Si l’univers social et politique a été une zone où les chrétiens et chrétiennes ont payé le prix de leur attachement au Christ Jésus, il y a aussi celui de la croyance en Dieu qui a été une source de rejet. Au cours du XXe siècle et au début du XXIe, la foi en Dieu a connu une répression de grande envergure. Plusieurs pays totalitaires d’inspiration marxiste ont cherché à étouffer la vision chrétienne d’un Dieu créateur et sauveur de l’humanité. La Russie de 1917 à 1991 était de ce nombre. La Chine est actuellement bien connue pour ses moyens de répression. Du côté occidental, depuis le milieu du XXe siècle, il est de plus en plus de bon ton de se dire incroyant. En conséquence, la vision d’une vie réussie et heureuse ne s’appuie plus sur une référence à Dieu. Le discours dominant, c’est qu’être humain n’a qu’une vie, et une vie strictement terrestre. Son bonheur, il doit le bâtir avec les ressources auxquelles il peut accéder.

## Problèmes à résoudre:
(1) Selon l'extrait choisi, quel pays a cherché à étouffer la vision chrétienne de 1917 à 1991 ?
(2) Traduisez en anglais cette phrase de l'extrait choisi : « La Chine est actuellement bien connue pour ses moyens de répression. »
(3) D'après l'extrait choisi, pourquoi la vision d'une vie réussie et heureuse ne s'appuie-t-elle plus sur une référence à Dieu du côté occidental ?

## Données affichées:

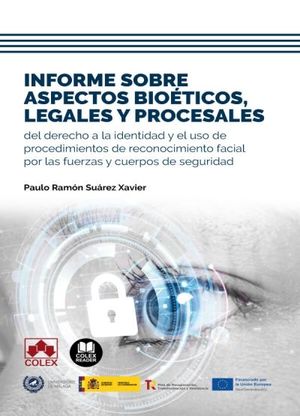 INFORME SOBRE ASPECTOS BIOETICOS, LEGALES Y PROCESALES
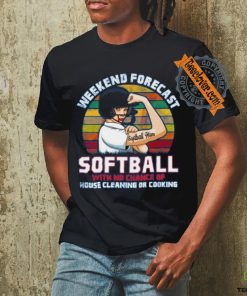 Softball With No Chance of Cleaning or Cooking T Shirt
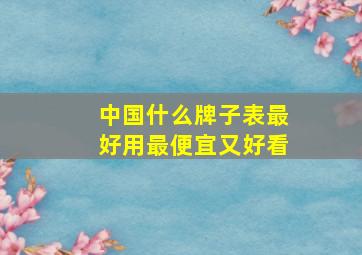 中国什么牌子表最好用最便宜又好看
...
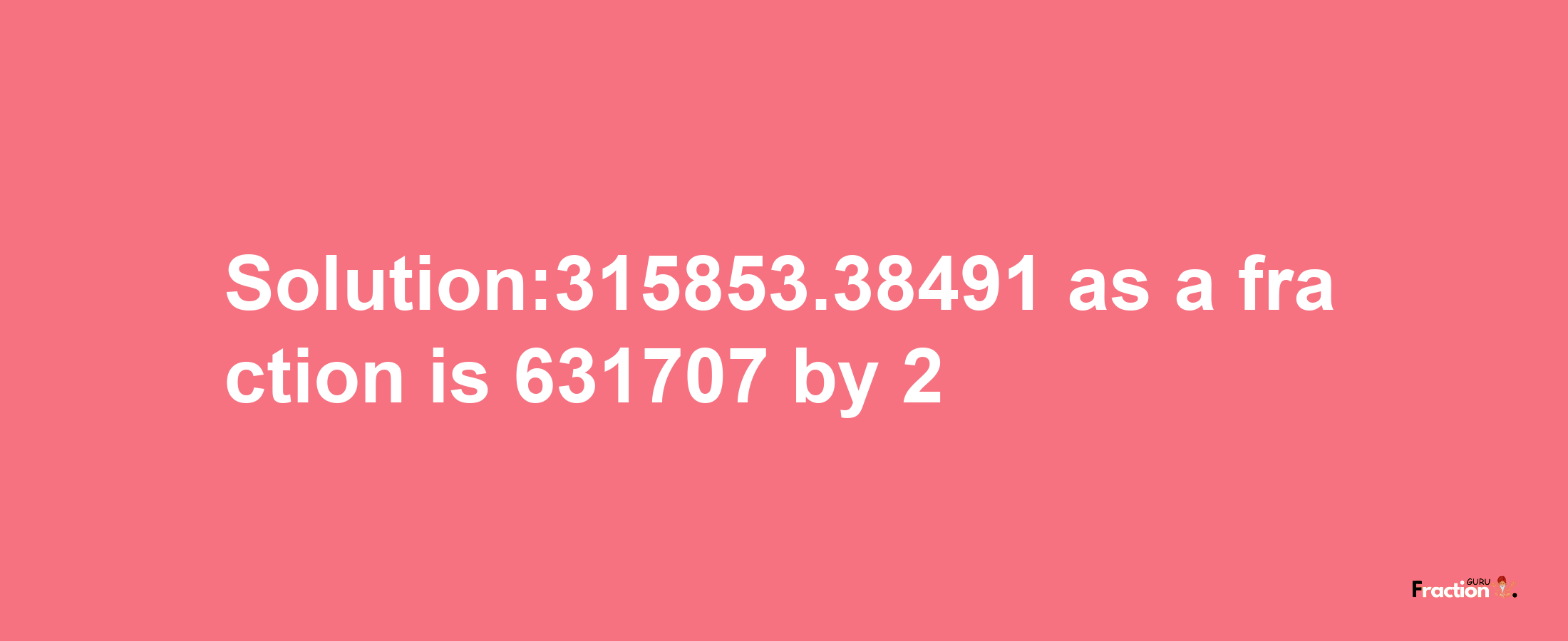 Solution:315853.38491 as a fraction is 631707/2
==
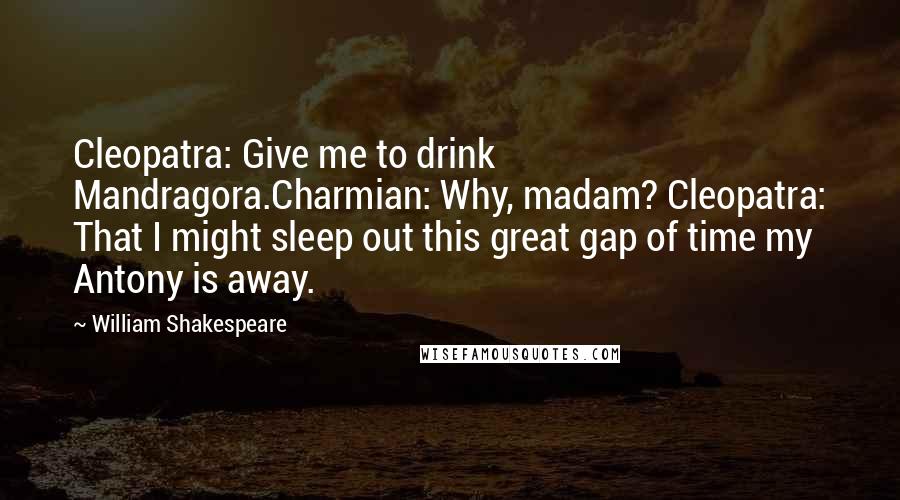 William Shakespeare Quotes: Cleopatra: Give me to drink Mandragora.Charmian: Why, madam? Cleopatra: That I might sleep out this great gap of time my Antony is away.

## Solutions:
(1) La Russie.

(2) China is currently well known for its means of repression.

(3) Depuis le milieu du XXe siècle, il est de plus en plus de bon ton de se dire incroyant. En conséquence, cette vision ne fait plus référence à Dieu.